Bu arada annem reklam ve organizasyon işiyle uğraşırdı. Benim hep idolüm olmuştur kendisi. Çok güçlü bir kadındı. Başından ne geçerse geçsin hep dimdik ayaktaydı. Maalesef ki ben babama çekmiştim. Babam ise hiç bir baltaya sap olamamış girdiği tüm işleri batırmış ya da patronları tarafından yaka paça atılmıştı. En son kendine bir sigorta şirketi açmıştı. İlk defa bir işi kıvırmış iyi paralar kazanmıştı. Sonra bir anda anneme sadece boşanma kağıtları ve bir not bırakıp gitti. Annem ne kadar dimdik durup umrunda değilmiş gibi yapsa da, sonuçta hayat arkadaşı artık yanında değildi. Üstelik annem şuana kadar ne yaparsa yapsın onu affedecek kadar çok seviyordu babamı. Ne kadar üzüldüğünü görebiliyordum ta ki neden gittiğini öğrenene kadar. Babam kendinden yirmi yaş küçük birine söz de aşık olmuş ve onunla yeni bir hayat kurmak için ortalıktan kaybolmuştu. Peki sonra ne mi oldu? Kız babamın donuna kadar aldı ve sevgilisiyle uzak diyarlara kaçtı. Babam peş parasız kaldı. Ee tabi tilkinin dönüp dolaşacağı yer kürkçü dükkanı. Ama annem o kürkçü dükkanını çoktan kapatmıştı.Geri döndüğünde anneme yalvardı barışması için. Üç gün kapının önünde yattı. Ama nafile annemin tek affetmeyeceği şey ihanetti ve babam ihanetin en büyüğünü yaptı. Barışmayacağını anladığında, Antalya'ya amcamın yanına taşındı. Bende yazları gidip babamla hasret gideriyorum. Ne yaparsa yapsın babam sonuçta atsan atılmaz satsan satılmaz.
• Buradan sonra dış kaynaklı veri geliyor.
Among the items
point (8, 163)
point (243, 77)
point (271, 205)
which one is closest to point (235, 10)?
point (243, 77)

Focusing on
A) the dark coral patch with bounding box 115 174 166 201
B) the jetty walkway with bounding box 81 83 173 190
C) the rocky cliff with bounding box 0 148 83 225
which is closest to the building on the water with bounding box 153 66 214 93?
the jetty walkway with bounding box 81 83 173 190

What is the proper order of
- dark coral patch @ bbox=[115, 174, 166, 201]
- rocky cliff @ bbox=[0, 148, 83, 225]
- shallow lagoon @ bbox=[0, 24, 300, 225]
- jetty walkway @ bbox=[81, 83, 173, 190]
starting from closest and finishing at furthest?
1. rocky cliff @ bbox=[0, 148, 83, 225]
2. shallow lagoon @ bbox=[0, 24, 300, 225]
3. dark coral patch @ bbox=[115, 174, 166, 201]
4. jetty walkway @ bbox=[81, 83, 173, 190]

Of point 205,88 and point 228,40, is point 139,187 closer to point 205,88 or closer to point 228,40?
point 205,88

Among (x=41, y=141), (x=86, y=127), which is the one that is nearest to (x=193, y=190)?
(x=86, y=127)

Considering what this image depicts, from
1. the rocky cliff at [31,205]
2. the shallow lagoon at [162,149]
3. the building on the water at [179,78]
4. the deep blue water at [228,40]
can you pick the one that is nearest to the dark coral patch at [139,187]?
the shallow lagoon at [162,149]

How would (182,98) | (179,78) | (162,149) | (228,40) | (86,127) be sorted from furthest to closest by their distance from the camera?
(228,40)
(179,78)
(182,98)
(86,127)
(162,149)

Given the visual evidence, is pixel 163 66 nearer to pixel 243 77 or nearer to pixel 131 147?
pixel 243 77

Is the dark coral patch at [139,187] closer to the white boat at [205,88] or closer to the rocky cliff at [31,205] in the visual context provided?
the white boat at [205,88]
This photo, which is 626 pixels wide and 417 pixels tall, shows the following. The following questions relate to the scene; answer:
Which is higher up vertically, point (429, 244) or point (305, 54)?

Annem gittikten sonra biraz daha yattım. Sonra mutfağa gittim ve mısır gevreğimi alıp televizyonun karşısındaki üçlü koltuğa yayıldım.Sabah rutinim genellikle pijamalarımla aşağı inip,mısır gevreği hazırlamak ve üçlü koltuğa yayılıp magazin programları izlemek olurdu.